For Jesse knew that since that long-ago first-time-home-from-Atlanta Christmas, Emma had written a letter to her parents every two weeks that was less revealing than her shopping list. And even though she visited dutifully once a year, for all they shared she might as well not have bothered. It was all one-way travel. After the JFK assassination weekend, they had never visited her.
“I’m willing to tell them all about us, Jess, though you know they’ll never begin to understand. Jake won’t mind so much deep down, but he’s been corroded by all that cracker shit.”
“Emma, let’s just skip it. It means nothing to me. I don’t need another set of relatives, God knows. Look at my own.”
Emma tried to, but they were as much fictional characters to her as Rosalie and Jake were to Jesse. For though Jesse had mentioned Emma to his mother and his sisters, they had never met.
“Don’t worry about it, Em. I don’t.”
“We’ll just be orphans together, then,” she said.
At that, Jesse pulled her into his lap.
“I’ll be your momma and your daddy and your sisters and your brothers. Your grandma and your grandpa and all the family you never had.”
And for a while he was, that first year. He made Emma feel at home. She had found a safe harbor that would give her passage to the adventures of the sea while at the same time protecting her from its raging terrors. That first year, Emma felt she was his beloved. Why, there was no way she could drown.
10
California
1971
California is a roller coaster. Pay your money, step right up, and it takes you for a ride. A thrill a minute, this state of the United States that is also a state of mind.

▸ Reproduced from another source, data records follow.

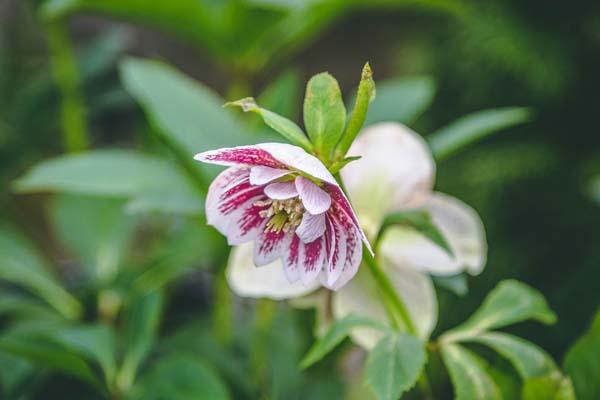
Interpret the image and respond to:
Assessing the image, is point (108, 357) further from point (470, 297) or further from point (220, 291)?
point (470, 297)

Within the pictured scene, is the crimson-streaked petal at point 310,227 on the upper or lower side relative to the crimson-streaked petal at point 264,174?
lower

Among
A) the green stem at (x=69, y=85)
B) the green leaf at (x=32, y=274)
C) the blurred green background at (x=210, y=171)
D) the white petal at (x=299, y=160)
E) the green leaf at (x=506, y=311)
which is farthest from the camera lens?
the green stem at (x=69, y=85)

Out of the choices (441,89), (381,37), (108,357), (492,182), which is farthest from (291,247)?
(381,37)

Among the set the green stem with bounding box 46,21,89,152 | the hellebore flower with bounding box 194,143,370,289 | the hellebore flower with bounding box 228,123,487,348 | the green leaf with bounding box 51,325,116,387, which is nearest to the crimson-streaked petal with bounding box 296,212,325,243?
the hellebore flower with bounding box 194,143,370,289

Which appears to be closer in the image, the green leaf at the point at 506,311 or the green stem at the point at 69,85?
the green leaf at the point at 506,311

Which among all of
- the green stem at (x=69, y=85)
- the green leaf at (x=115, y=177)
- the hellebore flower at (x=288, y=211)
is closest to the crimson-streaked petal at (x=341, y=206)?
the hellebore flower at (x=288, y=211)

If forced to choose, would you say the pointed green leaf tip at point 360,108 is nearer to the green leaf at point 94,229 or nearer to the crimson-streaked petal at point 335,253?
the crimson-streaked petal at point 335,253

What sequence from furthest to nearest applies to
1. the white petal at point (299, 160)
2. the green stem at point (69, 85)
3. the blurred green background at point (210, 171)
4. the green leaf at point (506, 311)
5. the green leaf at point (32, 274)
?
1. the green stem at point (69, 85)
2. the green leaf at point (32, 274)
3. the blurred green background at point (210, 171)
4. the green leaf at point (506, 311)
5. the white petal at point (299, 160)

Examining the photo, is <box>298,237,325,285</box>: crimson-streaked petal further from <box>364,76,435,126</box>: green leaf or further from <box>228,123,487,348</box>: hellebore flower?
<box>364,76,435,126</box>: green leaf
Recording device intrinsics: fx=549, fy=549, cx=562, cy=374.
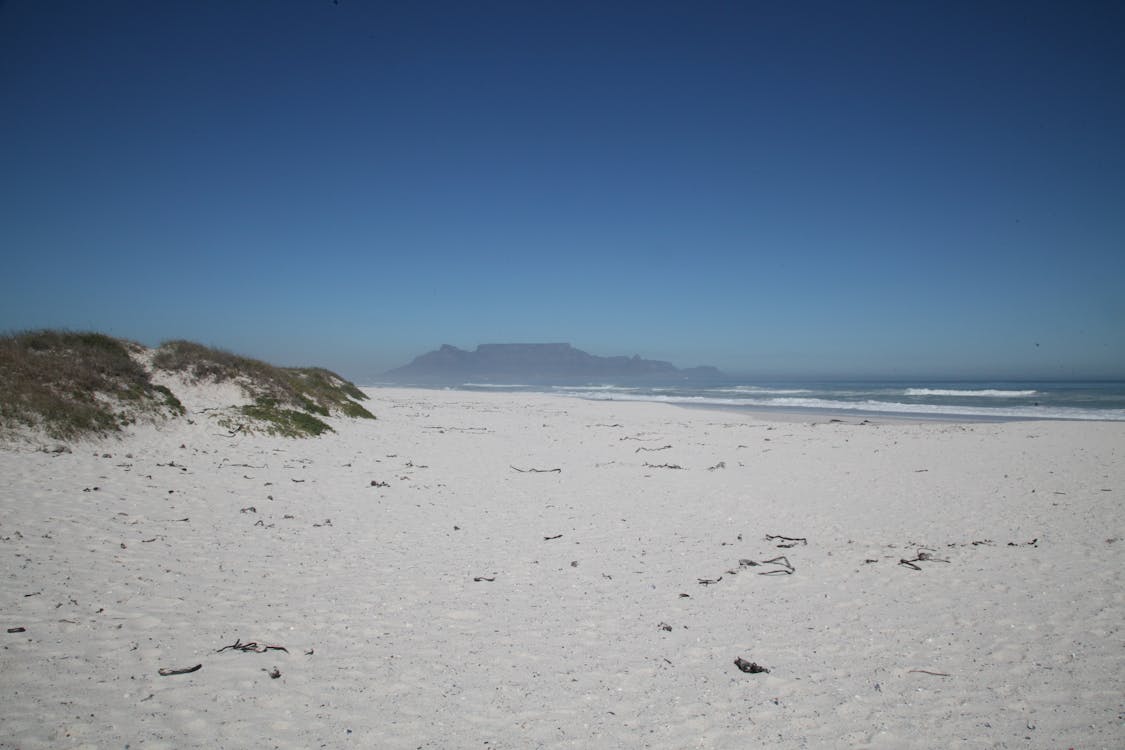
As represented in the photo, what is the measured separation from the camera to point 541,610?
18.0ft

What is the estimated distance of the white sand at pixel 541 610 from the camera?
12.1 feet

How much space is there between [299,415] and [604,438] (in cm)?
960

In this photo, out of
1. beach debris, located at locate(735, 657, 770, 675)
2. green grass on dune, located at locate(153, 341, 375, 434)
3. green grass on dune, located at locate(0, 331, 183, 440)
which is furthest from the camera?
green grass on dune, located at locate(153, 341, 375, 434)

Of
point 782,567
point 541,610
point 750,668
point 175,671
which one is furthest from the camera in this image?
point 782,567

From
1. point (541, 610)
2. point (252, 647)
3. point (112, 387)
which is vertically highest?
point (112, 387)

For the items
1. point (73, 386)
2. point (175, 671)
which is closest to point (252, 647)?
point (175, 671)

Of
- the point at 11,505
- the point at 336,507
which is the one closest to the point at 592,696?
the point at 336,507

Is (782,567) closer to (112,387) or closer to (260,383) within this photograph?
(112,387)

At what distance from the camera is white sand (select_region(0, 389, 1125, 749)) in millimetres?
3682

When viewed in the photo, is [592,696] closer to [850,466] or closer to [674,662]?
[674,662]

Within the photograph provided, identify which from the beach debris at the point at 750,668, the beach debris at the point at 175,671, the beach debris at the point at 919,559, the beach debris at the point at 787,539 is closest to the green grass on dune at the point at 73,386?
the beach debris at the point at 175,671

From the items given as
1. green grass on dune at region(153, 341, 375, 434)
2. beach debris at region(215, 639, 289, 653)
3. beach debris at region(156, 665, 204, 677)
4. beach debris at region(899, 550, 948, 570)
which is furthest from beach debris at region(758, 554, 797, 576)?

It was in a roller coaster mood that Jesse and Emma set out one morning in their second spring together to a serendipitous Sierra destination, perhaps Lake Tahoe.
They started from a giddy peak, perched on their little mountaintop. Then down they rolled, pointing Jesse’s Morgan into the Santa Clara Valley, Valley of the Heart’s Delight, where the springtime orchards bloomed. Up again, up, up eastward over a transmission-eating incline before dropping over the other side into the Sacramento Valley that stretched brown and flat as the Holy Land. They followed the Sacramento River as they turned north toward the capital city of the same name. The delta land was damp and swampy like Louisiana bayou land. Rice grew in diked bogs along with crawfish, called crayfish here. But, when boiled, served with a pungent sauce in the beached paddleboat of a restaurant where Emma and Jesse had stopped for lunch, no matter what the pronunciation, the small crustaceans tasted the same.
“God, I’m stuffed.” Emma patted her stomach and pushed back from the Formica tabletop.
Through plate glass windows the sun shimmied like a Bourbon Street fan dancer on the levee-hemmed water. Emma felt lazy with food, sunshine and beer, floating in a delicious afternoon dizziness called “the fantards” back home.
“Why don’t we find someplace cozy and take a long nap?” She reached under the table and squeezed Jesse’s blue-jeaned knee.
In answer he grinned, then fingered a corner of his mustache, twirled it like the villain in a melodrama who was certain that, if not now, surely in a minute he’d have the upper hand.